▶ [SUPPLIED DATA]
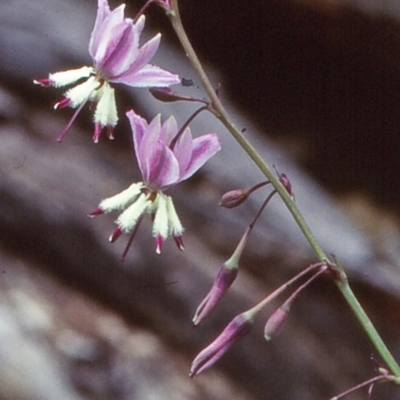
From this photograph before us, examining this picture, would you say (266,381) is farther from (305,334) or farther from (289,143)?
(289,143)

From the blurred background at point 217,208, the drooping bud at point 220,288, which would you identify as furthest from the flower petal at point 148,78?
the blurred background at point 217,208

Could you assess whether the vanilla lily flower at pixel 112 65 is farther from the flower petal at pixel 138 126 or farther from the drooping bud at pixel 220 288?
the drooping bud at pixel 220 288

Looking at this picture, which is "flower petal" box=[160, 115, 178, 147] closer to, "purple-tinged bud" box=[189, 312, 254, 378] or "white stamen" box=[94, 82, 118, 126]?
"white stamen" box=[94, 82, 118, 126]

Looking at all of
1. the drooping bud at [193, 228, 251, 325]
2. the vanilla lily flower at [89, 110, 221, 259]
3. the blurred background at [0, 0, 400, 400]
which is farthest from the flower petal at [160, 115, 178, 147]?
the blurred background at [0, 0, 400, 400]

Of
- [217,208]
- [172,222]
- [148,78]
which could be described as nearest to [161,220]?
[172,222]

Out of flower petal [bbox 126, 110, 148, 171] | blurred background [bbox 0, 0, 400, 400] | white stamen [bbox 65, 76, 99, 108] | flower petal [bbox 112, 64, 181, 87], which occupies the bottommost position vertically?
blurred background [bbox 0, 0, 400, 400]

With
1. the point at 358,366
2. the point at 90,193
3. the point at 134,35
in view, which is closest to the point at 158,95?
the point at 134,35
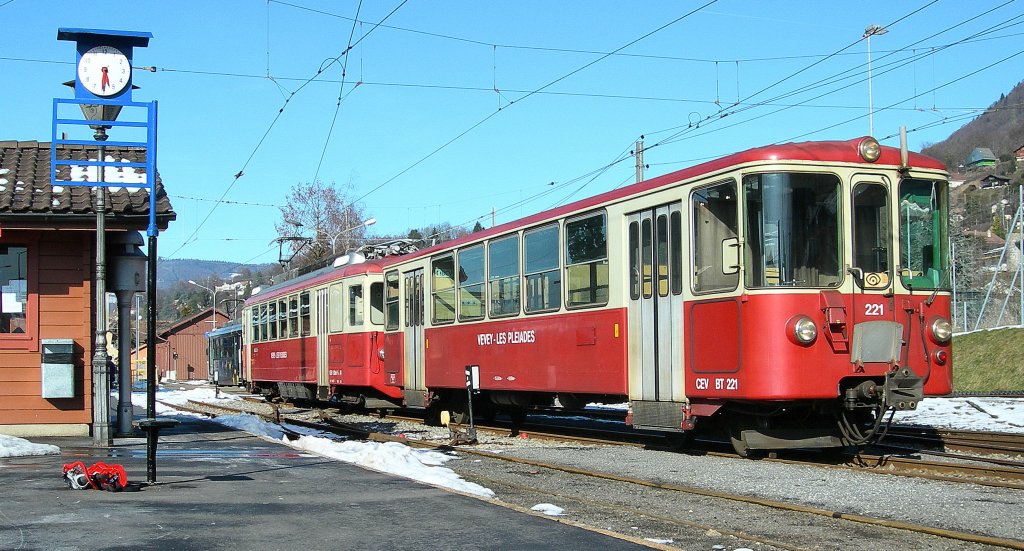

▶ [EXERCISE] Render every line of the material above as a JSON list of strings, one string per line, skipping blank lines and leaving out the pictures.

▶ [THE RESULT]
[
  "From this photograph before us, examining this picture, would you say (266,381) is farther from (305,334) or farther from (289,143)?",
  "(289,143)",
  "From the blurred background at point 217,208, the drooping bud at point 220,288, which would you identify as furthest from the flower petal at point 148,78?",
  "the blurred background at point 217,208",
  "Could you assess whether the vanilla lily flower at pixel 112 65 is farther from the flower petal at pixel 138 126 or farther from the drooping bud at pixel 220 288?",
  "the drooping bud at pixel 220 288",
  "Looking at this picture, which is \"flower petal\" box=[160, 115, 178, 147] closer to, \"purple-tinged bud\" box=[189, 312, 254, 378] or \"white stamen\" box=[94, 82, 118, 126]?",
  "\"white stamen\" box=[94, 82, 118, 126]",
  "Looking at all of",
  "1. the drooping bud at [193, 228, 251, 325]",
  "2. the vanilla lily flower at [89, 110, 221, 259]",
  "3. the blurred background at [0, 0, 400, 400]",
  "which is farthest from the flower petal at [160, 115, 178, 147]?",
  "the blurred background at [0, 0, 400, 400]",
  "Of",
  "- [217,208]",
  "- [172,222]",
  "- [148,78]",
  "which could be described as nearest to [161,220]?",
  "[172,222]",
  "Out of flower petal [bbox 126, 110, 148, 171] | blurred background [bbox 0, 0, 400, 400] | white stamen [bbox 65, 76, 99, 108] | flower petal [bbox 112, 64, 181, 87], which occupies the bottommost position vertically?",
  "blurred background [bbox 0, 0, 400, 400]",
  "With",
  "1. the point at 358,366",
  "2. the point at 90,193",
  "3. the point at 134,35",
  "in view, which is closest to the point at 158,95?",
  "the point at 134,35"
]